The third component is the same user’s self-rated emotion responses on a scale of 1-5 after they have been asked to tag all of the faces to see if playing the ‘game’ has had any impact on emotion:

And finally there is a series of time stamps indicating the time that the user submits each task, designed to see if there is variation in response time depending on the emotional responses.

Preprocessing

Before any quantitative analysis, data processing will be applied to calculate some additional features:

(1) For each face tagged (there are 56), we will compare them to the already-tagged Cohn-Kanade database from whence they come (Lucey et al., 2010) to see if the user was “correct”. This will generate 56 new features explaining, for each face, we know whether they correctly identified the dominant emotion.

(2) For each emotion (there are 5) and each “non” emotion (there are 2) we will tally the total number of responses correct and incorrect, as well as the overall total correct and incorrect. This will generate 16 new features.

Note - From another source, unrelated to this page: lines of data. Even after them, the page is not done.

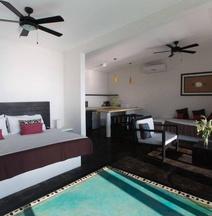 Manta Raya Hotel
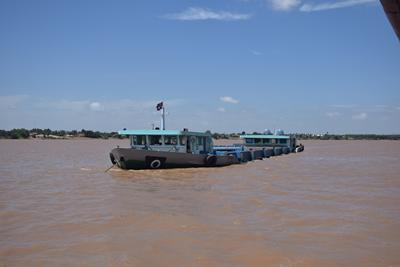 Sand mining vessel Credit: Jules Le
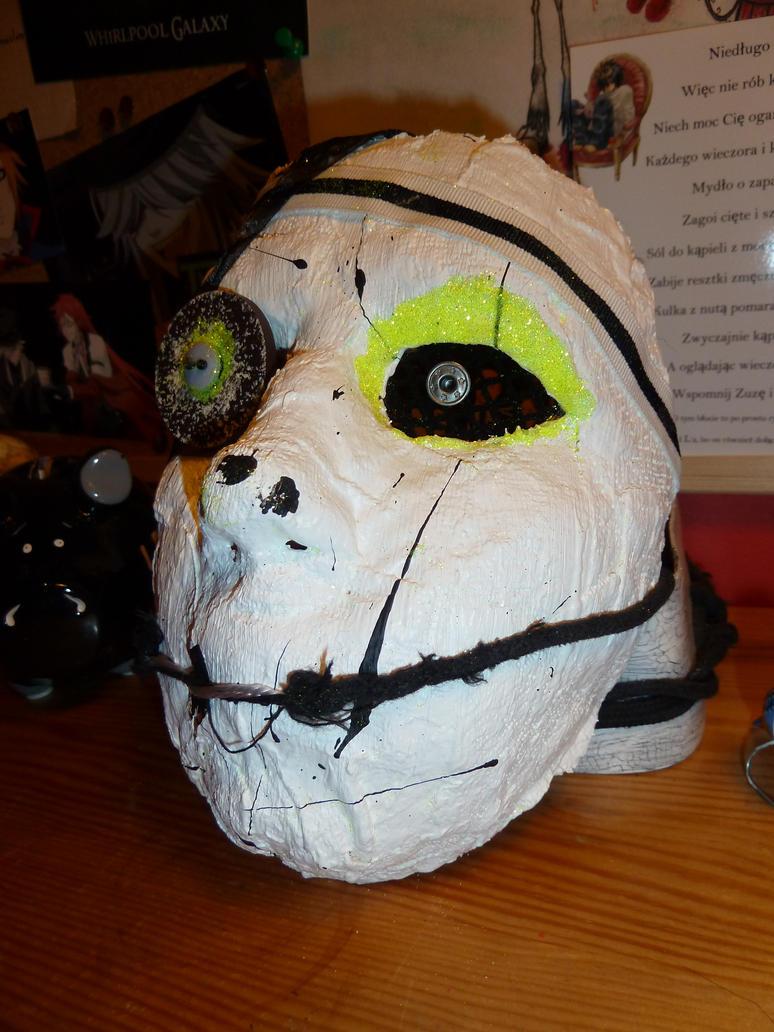 Mask by Kruczkowska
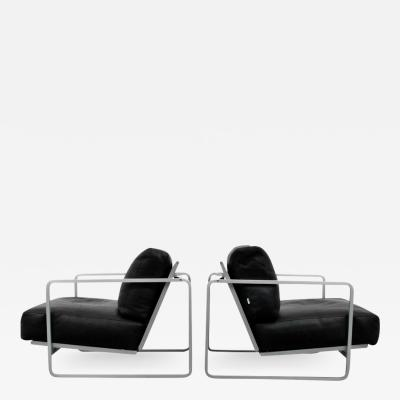 Zanotta Pair of Leather Lounge Chairs Zanotta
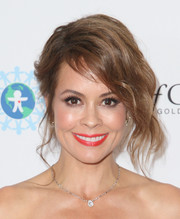 Brooke Burke-Charvet glammed up her look with this loose, wavy updo for the World of Children Award Alumni Honors.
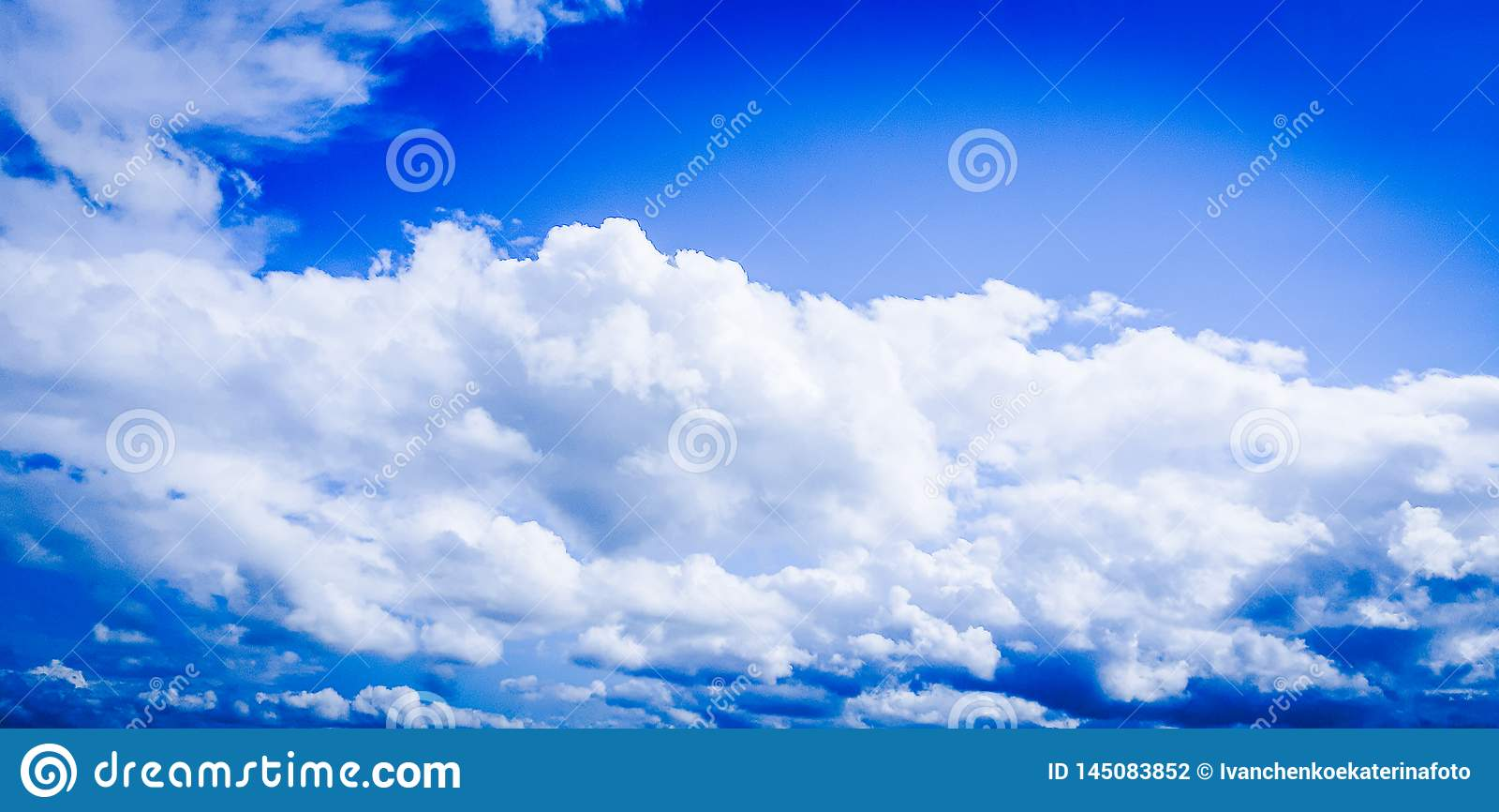 Cielo molto bello e magico con le nuvole!
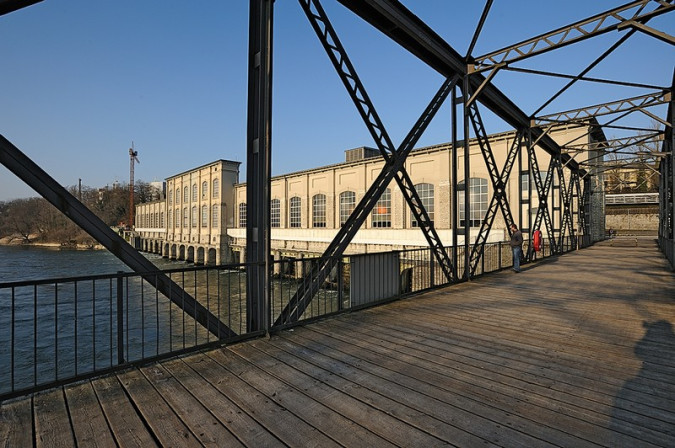 Blick vom Eisensteg auf das alte Kraftwerk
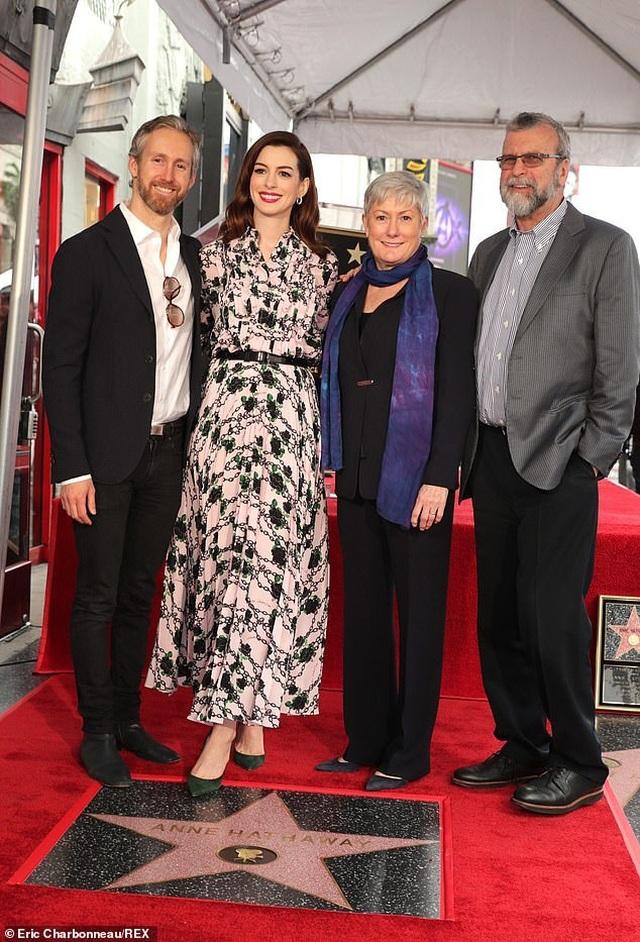 Công chúa Mia Anne Hathaway nhận sao trên Đại lộ danh vọng - 6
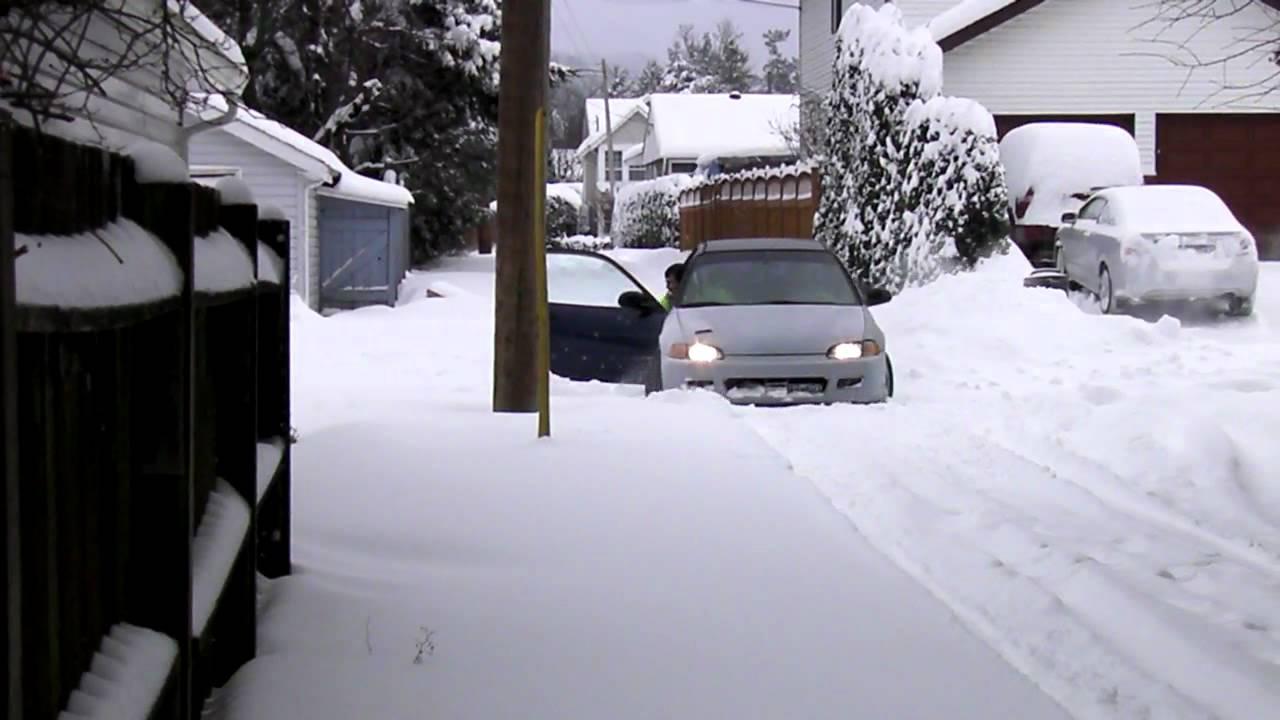 honda stuck in snow [ 1280 x 720 Pixel ]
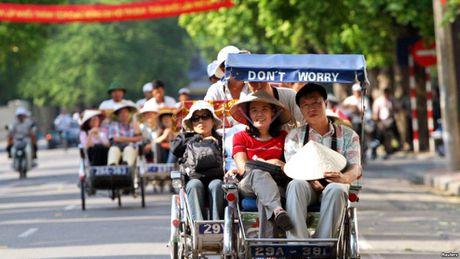 Thang thu 4 lien tiep du lich Viet don tren 800 nghin luot khach - Anh 1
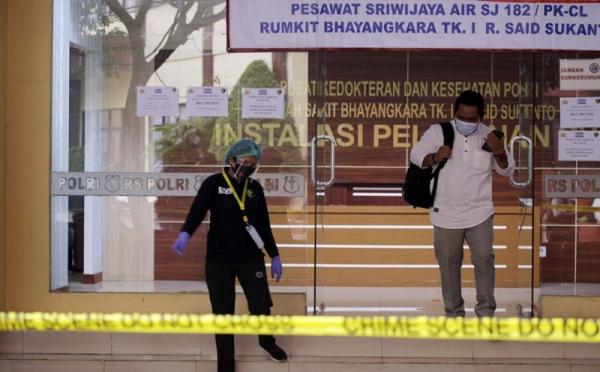 https: img.okezone.com content 2021 01 25 337 2350639 53-korban-sriwijaya-air-teridentifikasi-46-jenazah-diserahkan-ke-pihak-keluarga-V44CDFa7NW.jpg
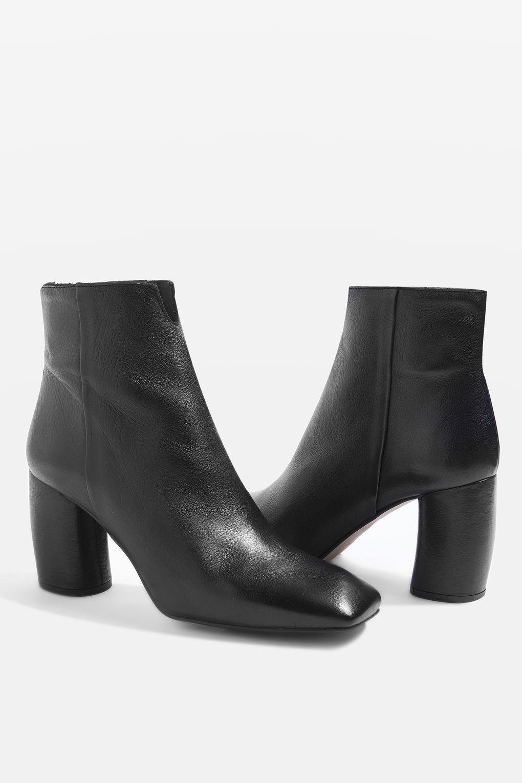 3dcd4e9bff20 HOBBS Banana Heel Boots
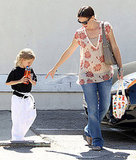 Pregnant Jennifer Garner Is on the Go With Violet and a Pal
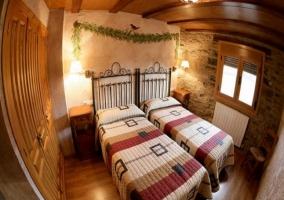 Dormitorio con dos camas individuales y cabeceros de hierro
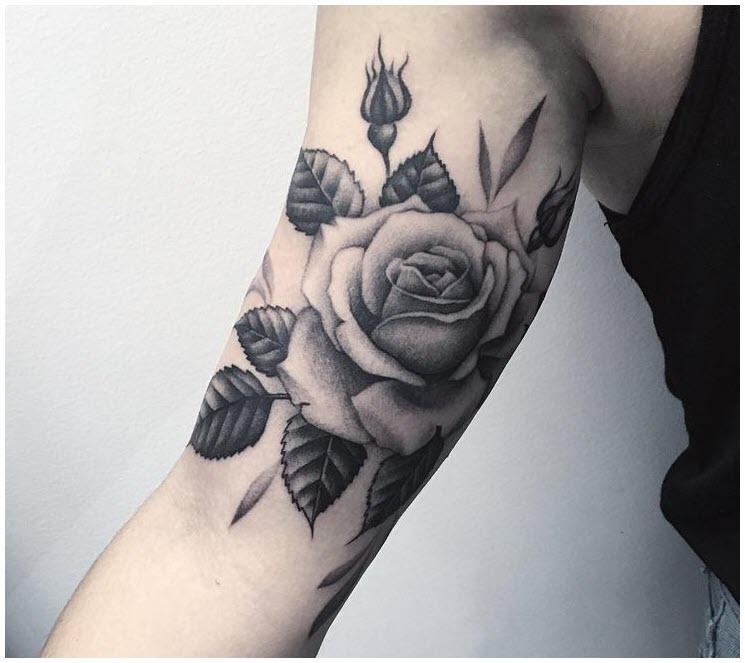 Hình xăm hoa hồng trên bắp tay đẹp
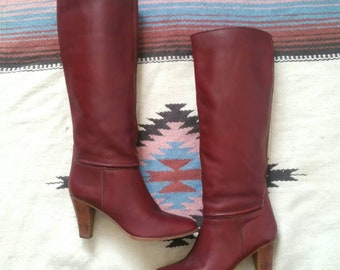 Vintage Women's Knee High Boots, Burgundy Leather Boots with Stacked Heel Size 7.5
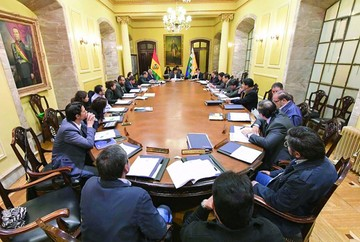 Evo Morales avisa que este año habrá cambios en su gabinete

(3) For each time stamp, we will calculate the completion time (in seconds) it took each participant to complete the step as well as the total time to completion. This will generate 10 new features.

(4) Each participant will also be placed in an age group: (18 to 24), (25 to 44), (45 to 64), (65 and over) based on those collected by the US Census Beaureau.

(5) For each participant, we will create 5 new binary features, each representing a positive or negative flag for feeling each emotion. For example, if a participant responds 1-2 (low) on the ‘sad’ scale, they will be considered “not sad”. If they respond 3-5 (mid-high) on the ‘sad’ scale, they will be considered “sad”.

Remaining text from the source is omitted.